Maternal characteristics

The mean age of women was 26.7 ± 5.6 years. Participants had an average of 8 years of education, and 37% were nulliparous. Most of the women (80%) were non-smokers, and 81% reported no alcohol consumption in the first trimester. According to the first trimester body mass index (BMI), 3% of women had underweight, 54% had normal weight, 31% and 12% had overweight and obesity, respectively. Ninety-four percent of women met the estimated average requirement (EAR) for B-12, while 70% and 91% did not meet the EAR for folate and B-6 for pregnant women, respectively (Table 1).

Table 1 First trimester characteristics of apparently healthy pregnant women at a public health center in Rio de Janeiro, Brazil, 2009–2012 (n = 179).
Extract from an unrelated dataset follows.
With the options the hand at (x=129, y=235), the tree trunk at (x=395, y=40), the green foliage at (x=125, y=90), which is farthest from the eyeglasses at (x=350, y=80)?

Maternal B-vitamin, TC, LDL-C, HDL-C and TG concentrations across trimesters

Per week of gestation, plasma PLP and total B-12 concentrations significantly decreased by 1.65 nmol/L and 7.86 pmol/L, respectively, while plasma folate concentration did not significantly change (Fig. 1). The median (IQR) plasma folate concentration only decreased between the first [24.8 (19.6; 33.97) nmol/L] and second trimesters [22.5 (17.9–29.0) nmol/L] (24.8 vs 22.5 nmol/L; P < 0.05), with no significant changes when comparing the second and third trimesters. Similarly, the total B-12 concentration significantly declined from the first to the second trimester (297.2 vs. 237.3 pmol/L), while no significant differences were found between the second and third trimesters. The PLP concentration decreased throughout all trimesters (36.3, 21.4, 16.8 nmol/L; P < 0.001 for all).

Figure 1
figure 1

Maternal folate, total B-12 and PLP concentrations across trimesters in apparently healthy pregnant women followed at a public health center in Rio de Janeiro, Brazil, 2009–2012 (n = 179)1. Longitudinal linear regression coefficients (95% CIs) for weeks of gestation are as follows: (A) plasma folate: β =  − 0.11 (− 0.54, 0.33, P = 0.63; B); plasma total B-12: β =  − 7.86 (− 12.9, − 2.82, P < 0.05; (C); plasma PLP: β =  − 1.65 (− 2.48, − 0.82, P < 0.001). PLP, pyridoxal 5′-phosphate.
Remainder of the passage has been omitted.